ABOUT THIS EXERCISE: Where does the string "type" occur in the entries below? Copy every line where it does.

(Stored data entries)
━━━━━━━━
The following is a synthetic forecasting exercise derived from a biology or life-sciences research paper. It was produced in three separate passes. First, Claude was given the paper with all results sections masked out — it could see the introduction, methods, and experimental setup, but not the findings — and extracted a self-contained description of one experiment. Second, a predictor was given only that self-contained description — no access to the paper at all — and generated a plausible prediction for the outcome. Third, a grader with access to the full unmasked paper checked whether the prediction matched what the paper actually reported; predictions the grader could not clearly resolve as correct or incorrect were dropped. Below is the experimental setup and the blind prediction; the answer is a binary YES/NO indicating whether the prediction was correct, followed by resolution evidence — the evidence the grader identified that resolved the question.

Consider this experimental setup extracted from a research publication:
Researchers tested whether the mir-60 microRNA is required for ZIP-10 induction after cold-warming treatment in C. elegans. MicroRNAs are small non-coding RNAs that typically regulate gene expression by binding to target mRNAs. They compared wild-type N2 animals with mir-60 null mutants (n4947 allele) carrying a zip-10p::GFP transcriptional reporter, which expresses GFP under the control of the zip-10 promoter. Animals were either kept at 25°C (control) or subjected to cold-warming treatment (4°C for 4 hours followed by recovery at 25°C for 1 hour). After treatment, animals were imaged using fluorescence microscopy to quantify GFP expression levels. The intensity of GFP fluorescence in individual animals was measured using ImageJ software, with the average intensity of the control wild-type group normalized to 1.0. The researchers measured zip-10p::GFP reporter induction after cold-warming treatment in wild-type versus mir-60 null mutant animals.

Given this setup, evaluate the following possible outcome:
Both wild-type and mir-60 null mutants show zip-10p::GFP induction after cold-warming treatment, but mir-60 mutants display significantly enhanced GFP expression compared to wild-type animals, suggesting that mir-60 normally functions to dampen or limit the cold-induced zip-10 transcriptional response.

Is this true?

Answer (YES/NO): YES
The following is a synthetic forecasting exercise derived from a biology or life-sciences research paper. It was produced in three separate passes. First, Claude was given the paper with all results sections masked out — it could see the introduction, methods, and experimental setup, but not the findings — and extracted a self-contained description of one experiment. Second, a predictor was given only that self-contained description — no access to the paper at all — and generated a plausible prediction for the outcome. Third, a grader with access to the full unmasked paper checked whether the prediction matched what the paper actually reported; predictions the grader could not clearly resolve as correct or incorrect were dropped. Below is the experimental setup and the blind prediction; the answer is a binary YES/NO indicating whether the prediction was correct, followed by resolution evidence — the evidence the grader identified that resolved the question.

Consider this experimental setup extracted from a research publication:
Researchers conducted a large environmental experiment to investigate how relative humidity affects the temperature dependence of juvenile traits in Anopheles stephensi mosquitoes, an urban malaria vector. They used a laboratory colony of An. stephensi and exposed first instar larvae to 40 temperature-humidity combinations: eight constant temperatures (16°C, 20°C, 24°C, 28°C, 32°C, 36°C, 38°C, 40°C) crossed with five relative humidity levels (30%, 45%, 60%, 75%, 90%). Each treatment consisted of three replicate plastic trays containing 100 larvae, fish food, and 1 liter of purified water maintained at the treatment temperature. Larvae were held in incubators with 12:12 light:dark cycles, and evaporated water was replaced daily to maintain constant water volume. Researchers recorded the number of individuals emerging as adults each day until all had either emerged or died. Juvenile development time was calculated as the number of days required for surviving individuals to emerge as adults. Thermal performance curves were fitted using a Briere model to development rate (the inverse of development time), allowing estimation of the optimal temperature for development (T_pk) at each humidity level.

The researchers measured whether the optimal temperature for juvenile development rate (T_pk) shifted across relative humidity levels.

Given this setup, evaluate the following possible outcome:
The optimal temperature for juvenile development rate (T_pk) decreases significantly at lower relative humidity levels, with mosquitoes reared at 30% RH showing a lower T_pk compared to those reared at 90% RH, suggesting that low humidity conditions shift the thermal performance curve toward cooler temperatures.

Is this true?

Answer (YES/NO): NO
━━━━━━━━
EXPECTED ANSWER:
Researchers tested whether the mir-60 microRNA is required for ZIP-10 induction after cold-warming treatment in C. elegans. MicroRNAs are small non-coding RNAs that typically regulate gene expression by binding to target mRNAs. They compared wild-type N2 animals with mir-60 null mutants (n4947 allele) carrying a zip-10p::GFP transcriptional reporter, which expresses GFP under the control of the zip-10 promoter. Animals were either kept at 25°C (control) or subjected to cold-warming treatment (4°C for 4 hours followed by recovery at 25°C for 1 hour). After treatment, animals were imaged using fluorescence microscopy to quantify GFP expression levels. The intensity of GFP fluorescence in individual animals was measured using ImageJ software, with the average intensity of the control wild-type group normalized to 1.0. The researchers measured zip-10p::GFP reporter induction after cold-warming treatment in wild-type versus mir-60 null mutant animals.
Both wild-type and mir-60 null mutants show zip-10p::GFP induction after cold-warming treatment, but mir-60 mutants display significantly enhanced GFP expression compared to wild-type animals, suggesting that mir-60 normally functions to dampen or limit the cold-induced zip-10 transcriptional response.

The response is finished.